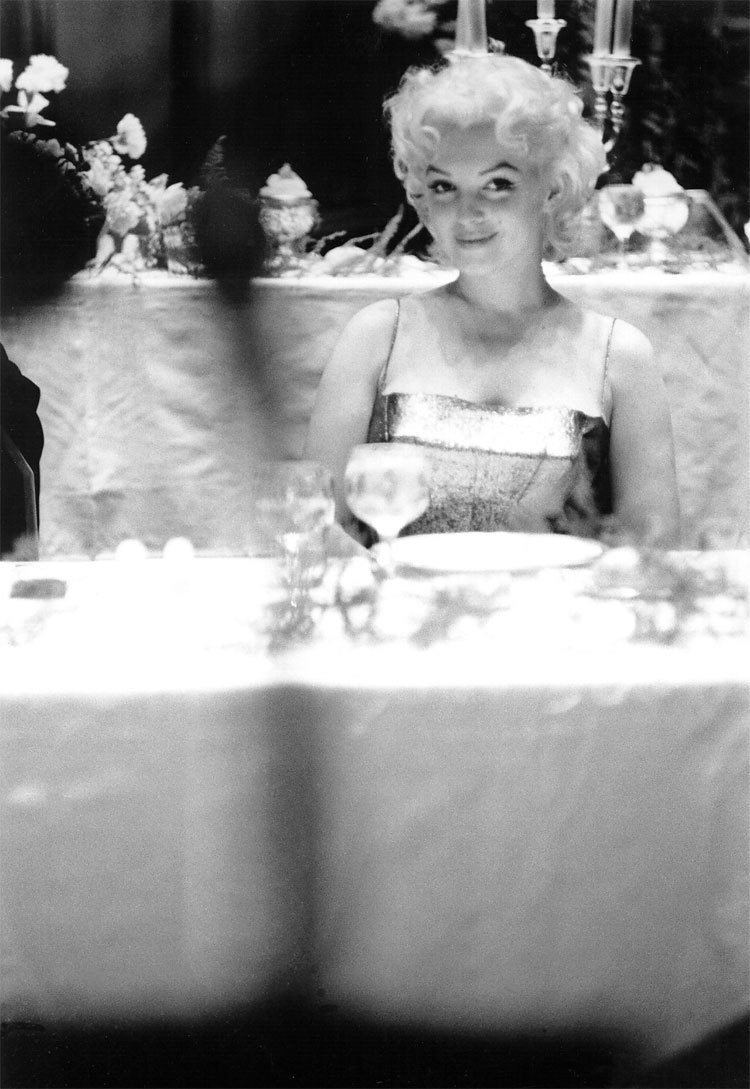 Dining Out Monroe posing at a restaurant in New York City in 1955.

■ ■ ■

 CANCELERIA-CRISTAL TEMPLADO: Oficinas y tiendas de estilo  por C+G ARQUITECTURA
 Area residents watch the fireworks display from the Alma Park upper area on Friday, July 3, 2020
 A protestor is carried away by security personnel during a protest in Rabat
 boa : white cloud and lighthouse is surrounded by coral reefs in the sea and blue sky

■ ■ ■

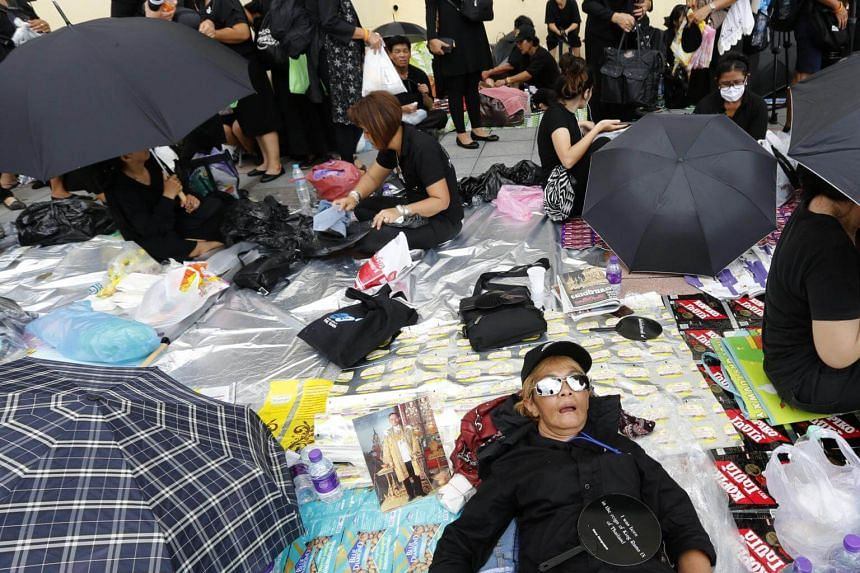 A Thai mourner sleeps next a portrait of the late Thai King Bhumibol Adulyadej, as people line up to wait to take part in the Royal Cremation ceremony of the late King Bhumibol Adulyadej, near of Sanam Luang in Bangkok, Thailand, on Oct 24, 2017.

■ ■ ■

▶ [Exercise]
The lines above from the one containing "Area residents watch" through the one containing "boa : white" are to be set down exactly, and no others.

▶ [Output for this task]
 Area residents watch the fireworks display from the Alma Park upper area on Friday, July 3, 2020
 A protestor is carried away by security personnel during a protest in Rabat
 boa : white cloud and lighthouse is surrounded by coral reefs in the sea and blue sky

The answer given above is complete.